Which lines below contain the word "painting"? Pull out each of them and copy it in full.

Questions about scenes in images:
** begin **

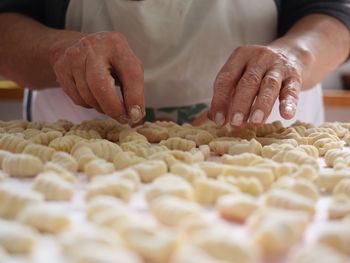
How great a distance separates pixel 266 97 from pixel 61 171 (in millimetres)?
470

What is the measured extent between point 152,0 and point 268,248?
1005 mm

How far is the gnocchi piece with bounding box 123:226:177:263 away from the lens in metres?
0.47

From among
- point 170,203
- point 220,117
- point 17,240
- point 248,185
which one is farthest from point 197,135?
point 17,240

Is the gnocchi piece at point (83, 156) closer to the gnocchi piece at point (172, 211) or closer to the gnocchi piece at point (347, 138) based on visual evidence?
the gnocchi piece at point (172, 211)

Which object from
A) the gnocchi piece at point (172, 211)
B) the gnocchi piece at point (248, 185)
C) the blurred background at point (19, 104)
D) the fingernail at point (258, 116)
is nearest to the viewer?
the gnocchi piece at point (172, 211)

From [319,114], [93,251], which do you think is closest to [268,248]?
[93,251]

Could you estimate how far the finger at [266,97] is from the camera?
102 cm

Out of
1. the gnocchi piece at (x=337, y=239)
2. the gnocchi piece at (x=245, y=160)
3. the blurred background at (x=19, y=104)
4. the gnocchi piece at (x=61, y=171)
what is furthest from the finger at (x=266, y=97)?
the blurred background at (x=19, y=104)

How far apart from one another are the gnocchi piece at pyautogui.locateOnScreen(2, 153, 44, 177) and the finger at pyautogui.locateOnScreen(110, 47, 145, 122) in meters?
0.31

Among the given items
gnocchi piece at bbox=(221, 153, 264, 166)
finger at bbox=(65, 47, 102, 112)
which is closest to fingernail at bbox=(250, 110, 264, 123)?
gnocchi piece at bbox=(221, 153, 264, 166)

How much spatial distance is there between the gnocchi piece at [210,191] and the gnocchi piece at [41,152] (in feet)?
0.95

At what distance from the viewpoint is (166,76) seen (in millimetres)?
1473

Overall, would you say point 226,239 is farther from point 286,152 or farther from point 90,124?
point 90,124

** end **
** begin **

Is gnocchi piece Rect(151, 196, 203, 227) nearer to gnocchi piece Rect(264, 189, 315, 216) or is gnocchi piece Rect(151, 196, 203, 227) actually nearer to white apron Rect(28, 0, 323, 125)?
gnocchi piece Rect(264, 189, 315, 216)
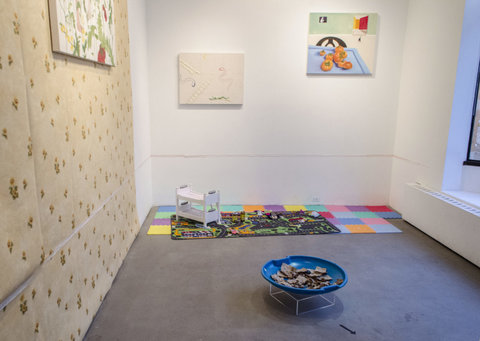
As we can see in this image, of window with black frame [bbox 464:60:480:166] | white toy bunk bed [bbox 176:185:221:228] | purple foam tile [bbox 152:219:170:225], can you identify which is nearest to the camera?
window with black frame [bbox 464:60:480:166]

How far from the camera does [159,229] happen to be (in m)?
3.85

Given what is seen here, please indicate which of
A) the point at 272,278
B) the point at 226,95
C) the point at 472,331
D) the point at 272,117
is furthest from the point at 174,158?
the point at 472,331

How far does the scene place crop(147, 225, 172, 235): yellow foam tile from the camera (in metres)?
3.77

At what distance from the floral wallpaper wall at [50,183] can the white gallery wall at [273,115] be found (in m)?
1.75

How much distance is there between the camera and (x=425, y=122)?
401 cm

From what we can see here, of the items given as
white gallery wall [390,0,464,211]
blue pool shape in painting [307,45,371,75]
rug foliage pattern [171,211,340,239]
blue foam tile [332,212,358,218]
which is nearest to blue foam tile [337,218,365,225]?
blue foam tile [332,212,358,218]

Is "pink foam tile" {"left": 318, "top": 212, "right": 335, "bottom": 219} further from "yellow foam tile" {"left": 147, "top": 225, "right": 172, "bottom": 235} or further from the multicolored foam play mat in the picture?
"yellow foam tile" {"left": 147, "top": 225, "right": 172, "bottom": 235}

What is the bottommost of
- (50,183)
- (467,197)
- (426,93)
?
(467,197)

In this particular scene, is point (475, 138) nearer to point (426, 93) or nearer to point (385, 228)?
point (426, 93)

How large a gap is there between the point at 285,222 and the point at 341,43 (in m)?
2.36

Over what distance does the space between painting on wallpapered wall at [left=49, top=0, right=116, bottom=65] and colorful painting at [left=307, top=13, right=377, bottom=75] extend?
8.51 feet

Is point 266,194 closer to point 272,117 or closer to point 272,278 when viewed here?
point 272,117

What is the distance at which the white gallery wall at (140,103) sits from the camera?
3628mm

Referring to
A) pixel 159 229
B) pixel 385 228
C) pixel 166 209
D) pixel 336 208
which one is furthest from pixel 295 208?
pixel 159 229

** end **
** begin **

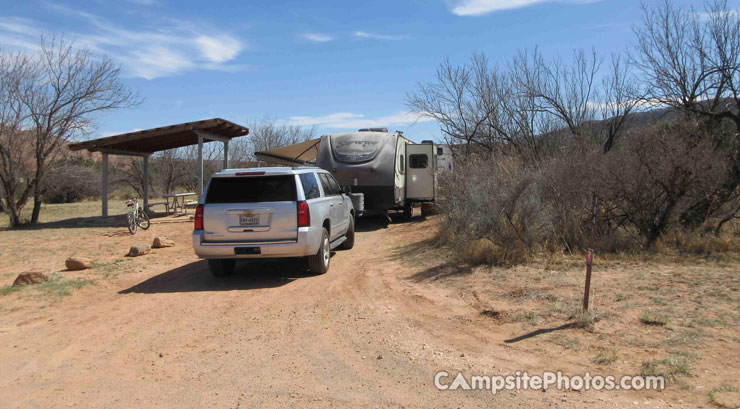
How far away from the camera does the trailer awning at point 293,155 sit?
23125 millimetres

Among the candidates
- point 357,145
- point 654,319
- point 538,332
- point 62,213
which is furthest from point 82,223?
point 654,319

** end **

▸ **Result of this exercise**
blue pool shape in painting [307,45,371,75]
Over what distance does the space between painting on wallpapered wall at [left=49, top=0, right=116, bottom=65] and colorful painting at [left=307, top=13, right=377, bottom=75] extend?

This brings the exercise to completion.